6. ‘Mustafa Nikâha Gelmedi’ Tartışması: Bilmeden Konuşanların Ortalığı Karıştırması
Programda en çok çarpıtılan ve sosyal medyada da hızla yayılan iddialardan biri “Damat Mustafa Uzun’un nikâha gelmedi” söylemiydi. Sanki bu durum modern bir düğün salonu nikâhıymış da damat özel bir sebepsiz yere gelmemiş gibi sunuluyor. Oysa Kastamonu’nun hatta Anadolu’nun birçok ilçesinde geçmişte uygulanan nikâh sistemi, bugünün şehir nikâh mantığıyla tamamen farklıydı.
Eskiden ilçelerde nikâh dediğimiz işlem; gelin ve damadın salonlara, belediye memurlarının önüne çıkması anlamına gelmezdi. Köy Muhtarı ve baba, bazen de köyün büyüklerinden biri birlikte “nüfus memurluğunda veya Kaymakamlık önünde bulunan katip veya arzuhalciye” gider, defterlere imzalar atılır, nikâh resmiyete kavuşurdu. Bu işlem çoğu zaman gelin ve damat olmadan yapılır, hatta gelinin haberi bile olmayabilirdi. Köylerde “resmi nikâh” çoğu zaman böyle halledilir, düğün ise tamamen ayrı bir süreç olarak yaşanırdı.
Taşköprü’de, Bozkurt’ta, Daday’da, Devrekani’de ve bölgenin birçok köyünde nikâhın bu şekilde kıyılması on yıllarca süren bir gelenekti.
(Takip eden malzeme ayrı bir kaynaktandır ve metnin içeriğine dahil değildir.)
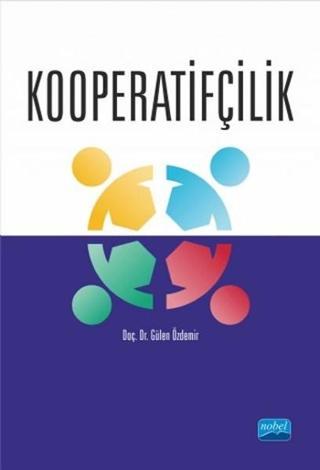 Kooperatifçilik - Gülen Özdemir - Nobel Akademik Yayıncılık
Nüfus idaresinin kapısından girilip birkaç imzayla tamamlanan bu işlem, bugün sosyal medyada ya da ekranlarda konuşulduğu gibi “damat gelmedi, bilinçli olarak kaçtı” gibi bir algıyla yorumlanamaz. Şimdi bu durumu kimseler bilmiyor ve de unutmuş.
Ama ne yazık ki bu programda tüm konularda olduğu gibi bu konu da gerçek bağlamından koparılarak servis ediliyor.
Bilmeden konuşanlar;
“Nasıl olur da biri kendi nikâhına gitmez?” Programda bulunan Avukat Rahmi bey ve Doktor bile bu duruma şaşırıyorlar. Aslında reytinge kurban gidiyorlar.
Oysa gerçek çok basitti:
Bu bölgede nikâhın o dönemki işleyişinde damadın bulunmaması olağan bir durumdu.
Bugün bunu bilmeyen ekran yorumcuları ise olayı bambaşka bir yere çekerek adeta fitne ateşini körükledi.
Bu örnek bile tek başına gösteriyor ki, programın amacı gerçeği aydınlatmak değil; bilgiyi bağlamından koparıp reyting malzemesine dönüştürmek olmuş durumda.
Acı ama gerçek şu ki; Bu tür programlar ve bu tür tartışmalar aileleri maalesef bitiriyor. Bu tür programlar neden yasaklanmaz, neden RTÜK müdahale etmez anlamış değilim. Bakın boşanmalar artıyor, çocuk sayısı düşüyor, evlilik yaşı 35’lere doğru gidiyor… Hergün saatlerce dedikodu ve gıybet izleyeceğimize gelin biz bunları düşünüp kafa yoralım.